コツコツというハイヒールの音が目の前で止まると上から見慣れた美沙の顔が大きく寄ってきて隆の顔を覗き込んだ。

「怖がらなくていいのよ」美沙がそう言うと隆はかなりのスピードで空中に引っ張り上げられる感じがした。
 引き上げられながら昔、遊園地で乗ったことのある座席が垂直に発射されるアトラクションを思い出していた。

「怖がるって、何を?」隆が言うと、
「ニャーオ、ニャオ?」と、再び先ほどのネコが鳴いてその声がかき消されてしまった。

 と、そう思った直後、全身の違和感でようやく隆は気付いた。
 鳴き声は自身のもので、その身体は完全にネコになっていたのだ。

 隆は自分が変身術を受ける為に広尾総合病院に入院した事を思い出した。
 目を瞑ると手術当日に見た病室の窓の景色が瞼の裏に蘇り、それが前日の夜にやってきた執刀医の顔へ変わると次は病院の中庭の景色という風に逆回しの5倍速再生のような速さで記憶が時を遡っていく。

 徐々にその再生スピードは遅くなり、美沙と病院の受付で入院手続きをしているところまで戻るとそこで終わった。

(そうなんだ、僕は本当にネコになったんだ)
 心の中でそう呟いて目を開けると目の前で大きな美沙の顔が笑っていた。
 美沙が今、ネコに変身した隆を抱き上げているのだ。

 隆は何か言おうとしたがまた、「ニャー」となってしまうと思ってやめると、
「では、こちらに入れてお連れください」と見えない所から美沙ではない女性の話し声がして隆は箱の中に降ろされた。

 そこから見えるのは部屋の天井だけになったので耳を澄ますと、
「ヘヴン・プロジェクト庁に提出する執行済証と死亡診断書はここにまとめてあります。
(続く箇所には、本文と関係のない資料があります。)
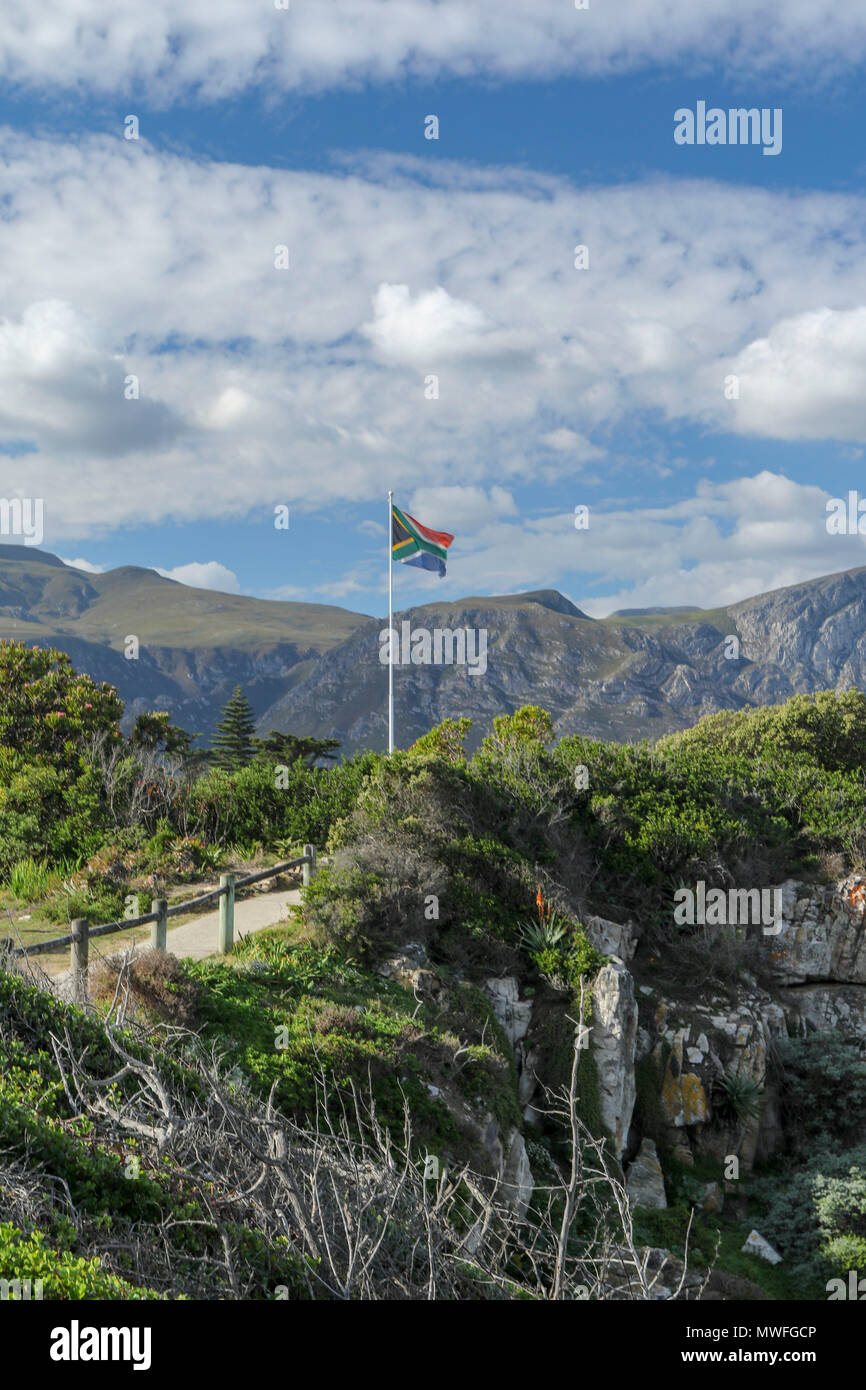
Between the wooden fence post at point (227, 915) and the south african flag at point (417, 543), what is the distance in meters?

ファイルのまま提出してください」と先ほどの誰かの声が聞こえる。

「ありがとうございます。色々お世話になりました」すぐにそう応える美沙の声がして箱の蓋は閉じられた。
 隆のいる小さな空間は真っ暗になり、どこかに運ばれているような揺れとハイヒールのコツコツという音だけが聞こえるようになった。

 暗闇の中で揺れながら、隆は知らない女性と美沙の間で交わされた会話の内容を思い返していた。
 簡単な内容の短い会話ではあったがネコに変身した自分が言葉を理解できたのは、移植した脳がちゃんと働いているからだと思った。

 あとは、鳴き声翻訳機を通じて隆の言いたい事が美沙に伝われば変身術は大成功という事になるのだ。


 突然、揺れが止まったかと思うと箱の蓋が少しだけ持ち上げられ、
「ここに翻訳機があるから何か話してみて…」その隙間から美沙の小さな声が隆の耳に届いた。

 何を話したらいいのか隆が迷っていると少し慌てた感じで、
「言っている事が解らないの? 解るなら返事をして!」と囁いた後、潜めた声で叫ぶようにして「このネコが隆だと確認したいの!」と矢継ぎ早に続けた。

 美沙の泣きそうな顔が頭に浮かんだ隆は、
「僕だよ、隆だよ。変身術は成功したんだ!」と何も考えずに叫んだ。

 実際、隆の耳には「ニャオ、ニャーオ。ニャーオニャーオー」としか聞こえなかったが、
「良かった。本当に隆で良かった…」そう言う美沙の微かな声が聞こえてすぐに箱の蓋は閉じられた。

 自分だと分かって貰えてホッとした隆だったが再会できた喜びを感じる間もなく、再び暗闇の中に引き戻されてしまった。
 その後、隆が感じて聞いた揺れと音、そして嗅いだ匂いによると美沙はドローンタクシーに乗ったようだった。

 15分程して、タクシーが着陸すると電子マネーで料金を支払う時の音をさせ、急いでドアから降りたようだった。
 早足にどこかへ向かっているのか、先ほどより速いテンポでハイヒールのコツコツというリズムを美沙が刻むとそれに合わせて激しい上下の揺れが箱に伝わり、隆はまるでダンスを踊らされているように身体が振られて暗闇の中で頭を何度も箱にぶつけていた。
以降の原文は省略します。